He was a brilliant local news hound who spent hours immersed in investigations, working his contacts in both the police and the criminal underworld. And in that he was one of the last of his kind.
Locals once depended on their relationships with public officials. Reporters began every morning doing “a round of calls” – ringing every duty inspector and fire station in their area – and going through the overnight logs. That’s how they got stories from their patch long before the nationals and the television. And that’s one of the reasons people bought them.
Now they are reliant on press officers who often think their job is to stop reporters finding out what is happening and feed them yarns about cleaning up graffiti and lower crime stats.
It also makes it more difficult for a young reporter from the regions to pique the interest of Fleet Street by getting a good line on a news story that’s made the nationals, like I did a decade ago.

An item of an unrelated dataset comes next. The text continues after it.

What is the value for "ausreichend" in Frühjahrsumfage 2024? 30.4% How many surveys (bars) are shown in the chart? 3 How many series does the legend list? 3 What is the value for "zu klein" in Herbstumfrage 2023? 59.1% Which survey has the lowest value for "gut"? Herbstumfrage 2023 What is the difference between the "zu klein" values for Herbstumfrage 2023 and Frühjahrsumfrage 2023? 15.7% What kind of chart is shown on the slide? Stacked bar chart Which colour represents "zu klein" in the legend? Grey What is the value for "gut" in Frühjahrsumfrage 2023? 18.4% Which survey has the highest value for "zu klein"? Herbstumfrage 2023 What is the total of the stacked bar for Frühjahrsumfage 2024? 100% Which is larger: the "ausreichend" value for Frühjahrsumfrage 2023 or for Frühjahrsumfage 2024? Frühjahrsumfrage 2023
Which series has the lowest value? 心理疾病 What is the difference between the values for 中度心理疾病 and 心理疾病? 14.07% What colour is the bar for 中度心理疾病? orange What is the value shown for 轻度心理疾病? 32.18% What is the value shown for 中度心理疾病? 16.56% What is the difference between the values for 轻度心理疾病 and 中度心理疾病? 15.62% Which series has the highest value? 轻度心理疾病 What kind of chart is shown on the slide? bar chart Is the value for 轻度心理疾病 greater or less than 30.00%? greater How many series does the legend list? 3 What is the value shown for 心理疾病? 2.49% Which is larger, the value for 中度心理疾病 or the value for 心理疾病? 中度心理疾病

And these foot soldiers didn’t even get a say in all this. Leveson wheeled out a selection of London’s great and good while in places like Ipswich and Liverpool and Glasgow and Country Durham reporters plodded on, trying to make a difference in an increasingly impossible climate, without even the ability to speak to their local cops.
The most damaging consequence of phone hacking and the way it has been used to curb press freedom is that it has succeeded in stopping any reporter speaking to any public official without the nod from the Great Press God in HQ.
In this they’ve ensured there will be no more Pat Lavelles. No more local newspaper hacks who use their contacts in public office to build brilliant investigations which matter to local people.
And that – for ordinary people all over this country- is perhaps the greatest travesty resulting from phone hacking, accusations of bribing public officials and subsequent changes to press freedom.
The Sun and other national papers will continue on, with the lawyers and the money to fight their corner. Local newspapers may not have that chance.